Have you enabled iommu? I can't get the intel HDMI driver to work with VT-d enabled. Try booting with intel_iommu=off

----------

## krinn

 *Keruskerfuerst wrote:*   

> snd_hda_intel          19669  0 
> 
> The driver for the Intel HDA is not loaded.

 

Sorry it is.

If any module is list by lsmod, then the module is loaded.

The 0 value shown here is the module dependencies, a dep on b will output a=1 and b=0 (b doesn't depend on a) but both a & b are loaded.

You can also have a dep that is not even a module and get the output a=1 (but no b shown as b isn't a module itself).

OP:

You have 3 cards reports, the 03.0, the 1b.0 and the 00.1 (the hdmi one), and only two are enable from your output (and i think both 03.0 and 1b.0 should use the same snd_hda_intel).

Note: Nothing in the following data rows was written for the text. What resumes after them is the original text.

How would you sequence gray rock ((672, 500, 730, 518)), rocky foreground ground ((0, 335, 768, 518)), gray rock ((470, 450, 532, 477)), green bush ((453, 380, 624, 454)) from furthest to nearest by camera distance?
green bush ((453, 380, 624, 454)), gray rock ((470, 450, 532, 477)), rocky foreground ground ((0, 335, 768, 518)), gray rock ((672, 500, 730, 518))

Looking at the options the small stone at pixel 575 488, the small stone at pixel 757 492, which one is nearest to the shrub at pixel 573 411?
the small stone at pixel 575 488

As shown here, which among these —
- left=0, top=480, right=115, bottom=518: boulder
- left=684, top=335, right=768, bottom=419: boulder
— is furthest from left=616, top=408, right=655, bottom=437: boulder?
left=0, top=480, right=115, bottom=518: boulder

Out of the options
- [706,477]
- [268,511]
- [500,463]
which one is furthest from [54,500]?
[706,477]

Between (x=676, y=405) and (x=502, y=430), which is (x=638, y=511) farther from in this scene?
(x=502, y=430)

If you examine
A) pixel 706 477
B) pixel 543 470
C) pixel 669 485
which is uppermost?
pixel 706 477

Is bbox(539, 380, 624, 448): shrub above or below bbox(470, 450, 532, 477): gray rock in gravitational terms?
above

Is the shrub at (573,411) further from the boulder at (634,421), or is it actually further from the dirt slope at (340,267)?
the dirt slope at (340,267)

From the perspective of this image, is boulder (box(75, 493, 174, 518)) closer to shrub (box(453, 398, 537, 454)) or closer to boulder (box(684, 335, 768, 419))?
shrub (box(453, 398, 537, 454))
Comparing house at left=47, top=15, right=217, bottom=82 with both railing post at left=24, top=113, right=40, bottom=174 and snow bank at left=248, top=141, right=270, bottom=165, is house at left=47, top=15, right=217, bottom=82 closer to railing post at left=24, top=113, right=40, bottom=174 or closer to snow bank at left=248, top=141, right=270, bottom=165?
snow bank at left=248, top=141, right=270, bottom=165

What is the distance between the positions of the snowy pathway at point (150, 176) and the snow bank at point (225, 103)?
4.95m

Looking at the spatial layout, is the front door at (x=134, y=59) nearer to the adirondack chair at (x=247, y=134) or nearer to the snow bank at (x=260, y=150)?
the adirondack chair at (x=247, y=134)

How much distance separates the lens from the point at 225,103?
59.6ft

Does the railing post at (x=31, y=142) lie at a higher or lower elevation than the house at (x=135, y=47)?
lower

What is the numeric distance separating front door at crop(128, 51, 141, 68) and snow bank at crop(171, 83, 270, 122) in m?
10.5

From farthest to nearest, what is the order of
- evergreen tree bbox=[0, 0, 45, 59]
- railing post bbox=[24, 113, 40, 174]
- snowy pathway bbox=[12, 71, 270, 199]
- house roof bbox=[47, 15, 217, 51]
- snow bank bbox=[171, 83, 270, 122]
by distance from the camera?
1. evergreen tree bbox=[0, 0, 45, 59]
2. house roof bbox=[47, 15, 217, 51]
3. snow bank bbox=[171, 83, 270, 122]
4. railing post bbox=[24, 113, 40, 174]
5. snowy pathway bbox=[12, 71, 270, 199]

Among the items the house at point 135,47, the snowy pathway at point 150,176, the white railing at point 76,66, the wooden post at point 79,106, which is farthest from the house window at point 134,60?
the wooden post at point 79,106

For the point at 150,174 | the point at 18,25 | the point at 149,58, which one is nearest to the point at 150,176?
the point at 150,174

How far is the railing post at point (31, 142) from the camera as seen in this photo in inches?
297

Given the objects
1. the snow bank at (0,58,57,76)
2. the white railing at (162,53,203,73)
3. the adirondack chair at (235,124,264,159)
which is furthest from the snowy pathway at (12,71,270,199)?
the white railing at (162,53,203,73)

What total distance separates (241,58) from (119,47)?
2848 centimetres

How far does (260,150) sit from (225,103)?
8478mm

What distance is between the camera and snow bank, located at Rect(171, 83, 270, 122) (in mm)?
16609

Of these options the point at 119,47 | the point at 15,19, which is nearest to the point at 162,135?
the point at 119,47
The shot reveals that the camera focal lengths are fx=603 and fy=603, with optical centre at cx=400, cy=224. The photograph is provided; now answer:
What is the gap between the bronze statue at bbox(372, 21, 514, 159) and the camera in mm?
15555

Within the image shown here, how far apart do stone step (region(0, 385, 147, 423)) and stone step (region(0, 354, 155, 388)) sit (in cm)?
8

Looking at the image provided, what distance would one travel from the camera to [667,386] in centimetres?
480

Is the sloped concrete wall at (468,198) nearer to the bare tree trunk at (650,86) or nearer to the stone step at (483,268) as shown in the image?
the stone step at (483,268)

Are you sure the connectors from the mb where you plug the jack in are the ones handle by the card that is enable?

That's something cards_limit should set, yours seems not set, the 3 should be enable so, but you have only 2 listed.

Re-check if you didn't limit your cards to 2 only, and by doing that, you have disable the 3rd card which is the one handling the jack output.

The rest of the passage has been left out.